Martinez’s “hard way” ascended a ridge that rose between the Bonito and Coloradito rivers, two streams that drain a quarter-million-acre paradise called Pico Bonito National Park. I was visiting for a week, base-camping at the lodge and exploring one of the least-known wildlife preserves of Central America. For an hour and a half we climbed through trilling birdsong—purple-crowned fairy, slaty-tailed trogon, and barred antshrike. Then we plunged four hundred feet through a tangle of rock and vines. Suddenly we burst into the open, where Unbelievable Falls was a gigantic exclamation point of falling water.
Crawley and I took a quick glance, shimmied out of shoes, and were the first ones in.

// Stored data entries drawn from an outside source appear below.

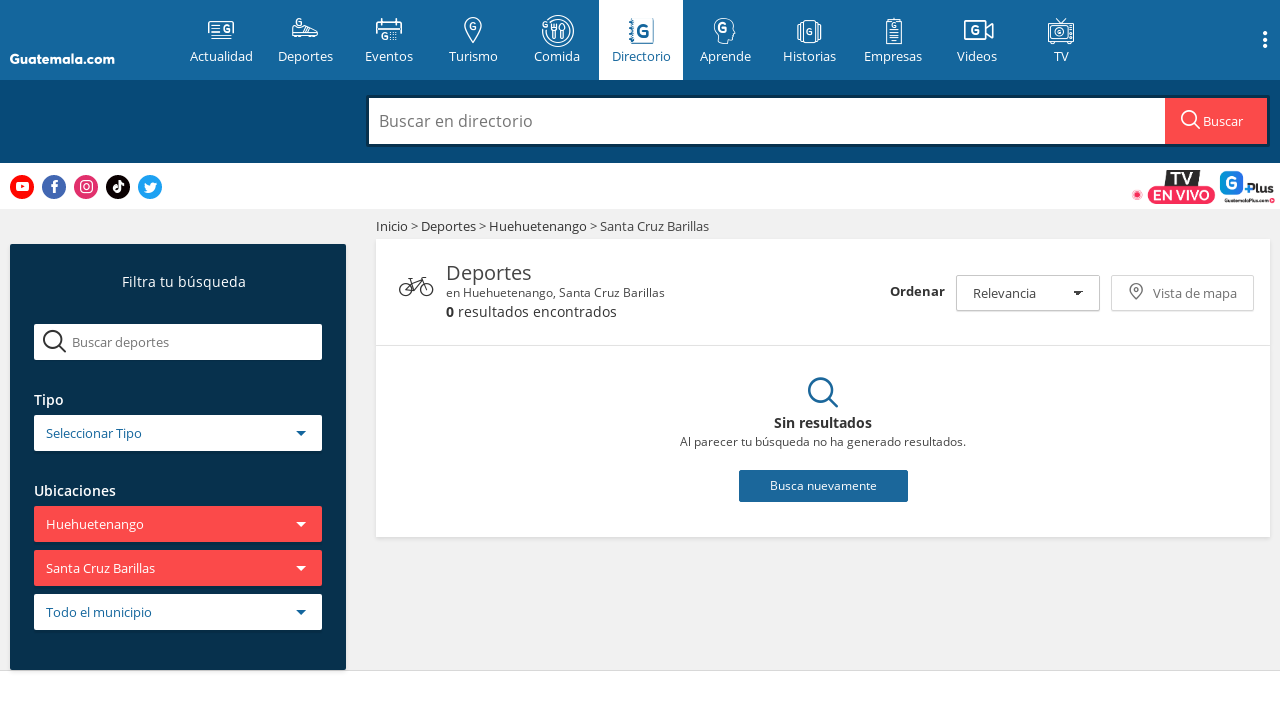

--- FILE ---
content_type: text/html; charset=utf-8
request_url: https://www.google.com/recaptcha/api2/aframe
body_size: 266
content:
<!DOCTYPE HTML><html><head><meta http-equiv="content-type" content="text/html; charset=UTF-8"></head><body><script nonce="_0zEu0jxp7_PlwvdTQnwKw">/** Anti-fraud and anti-abuse applications only. See google.com/recaptcha */ try{var clients={'sodar':'https://pagead2.googlesyndication.com/pagead/sodar?'};window.addEventListener("message",function(a){try{if(a.source===window.parent){var b=JSON.parse(a.data);var c=clients[b['id']];if(c){var d=document.createElement('img');d.src=c+b['params']+'&rc='+(localStorage.getItem("rc::a")?sessionStorage.getItem("rc::b"):"");window.document.body.appendChild(d);sessionStorage.setItem("rc::e",parseInt(sessionStorage.getItem("rc::e")||0)+1);localStorage.setItem("rc::h",'1766081138718');}}}catch(b){}});window.parent.postMessage("_grecaptcha_ready", "*");}catch(b){}</script></body></html>

--- FILE ---
content_type: application/javascript; charset=utf-8
request_url: https://fundingchoicesmessages.google.com/f/AGSKWxVuzLfcE1ID0wzZuVRjpoYzABaDk2Jtu0ANJ0dUJH-VHV8VoYyRGGgQHwwSNnUv2Ue_GvpHiMaheUhFO8yukvhr_GHFKBik_3ab3Eyg5iBOSXq-O1nR4qyneH0ejbtu5tOEXoupZRTKu9X_EXtur7smKEvfW-lGtNHgKOQ_U5T6USnRaqBqJP-FOYrf/_/ggadsense./adlead./eroadvertorial2./pubmatic_/banners/googlebanner
body_size: -1292
content:
window['fd975366-2cdb-4d90-b697-2be429ec0388'] = true;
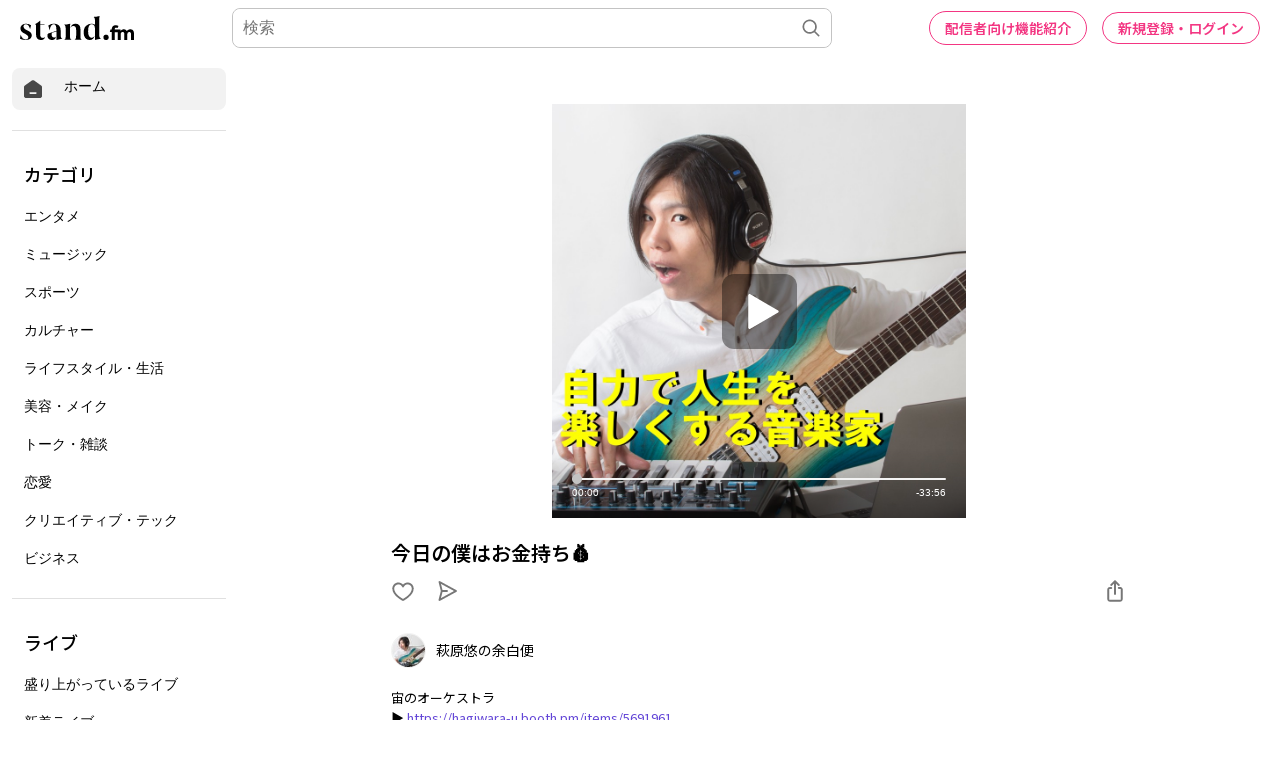

--- FILE ---
content_type: text/html; charset=utf-8
request_url: https://www.google.com/recaptcha/api2/aframe
body_size: 184
content:
<!DOCTYPE HTML><html><head><meta http-equiv="content-type" content="text/html; charset=UTF-8"></head><body><script nonce="Mxske_Q_uoCB6X9laYfGXQ">/** Anti-fraud and anti-abuse applications only. See google.com/recaptcha */ try{var clients={'sodar':'https://pagead2.googlesyndication.com/pagead/sodar?'};window.addEventListener("message",function(a){try{if(a.source===window.parent){var b=JSON.parse(a.data);var c=clients[b['id']];if(c){var d=document.createElement('img');d.src=c+b['params']+'&rc='+(localStorage.getItem("rc::a")?sessionStorage.getItem("rc::b"):"");window.document.body.appendChild(d);sessionStorage.setItem("rc::e",parseInt(sessionStorage.getItem("rc::e")||0)+1);localStorage.setItem("rc::h",'1768976354644');}}}catch(b){}});window.parent.postMessage("_grecaptcha_ready", "*");}catch(b){}</script></body></html>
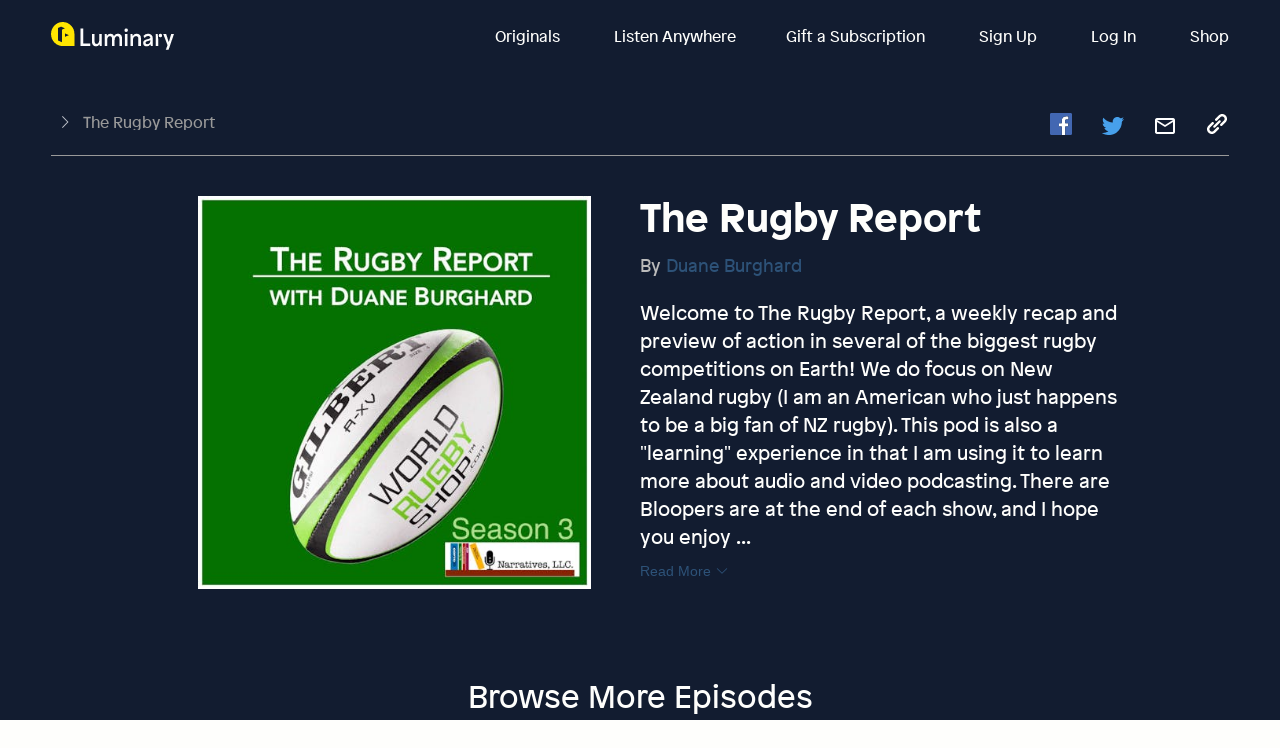

--- FILE ---
content_type: text/javascript; charset=utf-8
request_url: https://app.link/_r?sdk=web2.86.5&branch_key=key_live_bkMnOgvPZKfk6jp0HO7Vtbbptsmn3Op7&callback=branch_callback__0
body_size: 73
content:
/**/ typeof branch_callback__0 === 'function' && branch_callback__0("1544242907571753034");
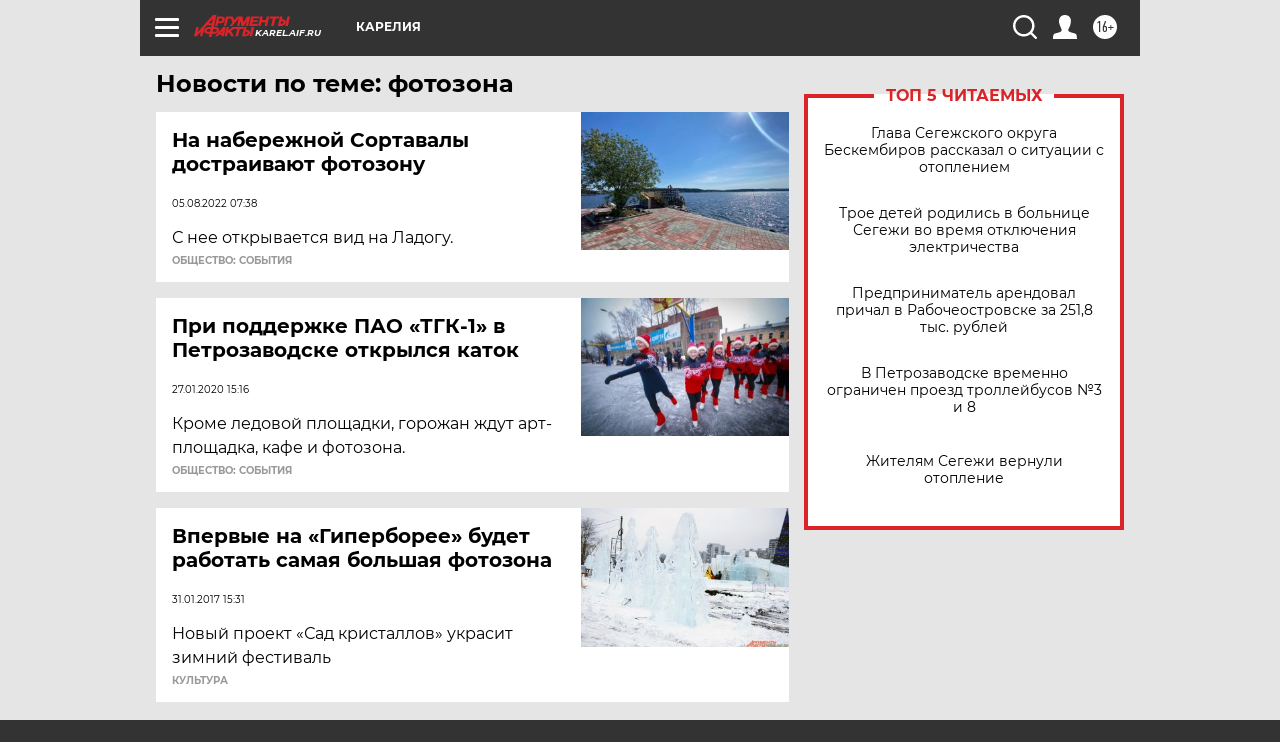

--- FILE ---
content_type: text/html
request_url: https://tns-counter.ru/nc01a**R%3Eundefined*aif_ru/ru/UTF-8/tmsec=aif_ru/44287990***
body_size: -72
content:
0F356F04696B7A5EX1768651358:0F356F04696B7A5EX1768651358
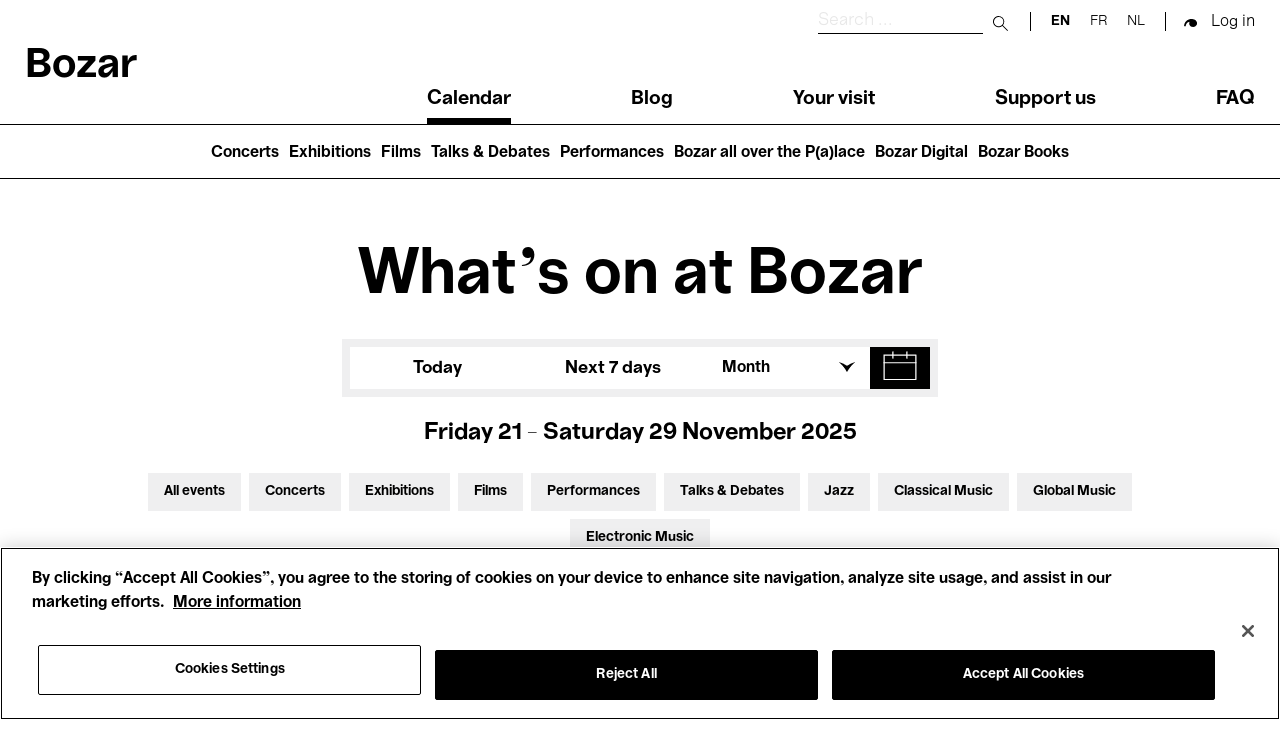

--- FILE ---
content_type: image/svg+xml
request_url: https://www.bozar.be/themes/custom/bozar/dist/832d77d4c1d33ad2d7ffb401b264b616.svg
body_size: -364
content:
<svg xmlns="http://www.w3.org/2000/svg" viewBox="0 0 56.7 18.5">
  <path d="M0,8.6h48.9C47.1,5.9,45.7,3,44.7,0h0.2c3.3,3.7,7.4,6.8,11.8,9.1v0.2c-4.5,2.3-8.5,5.4-11.8,9.1h-0.2
	c1-3.1,2.4-6,4.2-8.6H0.1" fill="#fff"/>
</svg>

In fact, I felt like the first one to witness much of what I saw during my visit to this four-hundred-acre nature lodge built by U.S. and Honduran investors and a former Peace Corps volunteer. Nestled between two rivers that tumble into the sea near the popular diving destination of Roatan, the lodge has evolved into an unofficial visitor center for the difficult-to-access Pico Bonito National Park. The park’s virgin rainforest and cloudforest make up the country’s second largest national park, and one of the best (if least-known) locales to experience serious rainforest wilderness in Central America. In fewer than eight miles, the park erupts from near sea level to jagged peaks higher than the Great Smoky Mountains. More than four hundred of the country’s seven hundred bird species have been spotted in the park, from the tiny and critically endangered Honduran emerald hummingbird—found nowhere else in the world—to the three-foot-long great curassow. And Pico Bonito is just a part of a vast sweep of wild Honduran forest that remains largely unknown to outsiders and locals alike. “There are thousands of square miles of mostly intact forest with macaws and jaguars and harpy eagles and all the iconic animals of the tropics,” says Louisiana State University biologist David Anderson. “People think I’m joking when I say that you can see more wild forest and more wildlife in Honduras than you can just about anywhere in Central America. But it’s true.”
What’s also true is that the Lodge at Pico Bonito offers a lot more than toucans and monkeys. Scattered among rewilding forests, luxurious stone and native pine cabins are decked out with large hammocks and decadent bedding. Lounge chairs, lined up for drop-dead views of the park’s namesake peak, circle a tiled swimming pool. An open-air restaurant dishes up gourmet meals with a local twist—think seared beef medallions coated with cacao and coffee.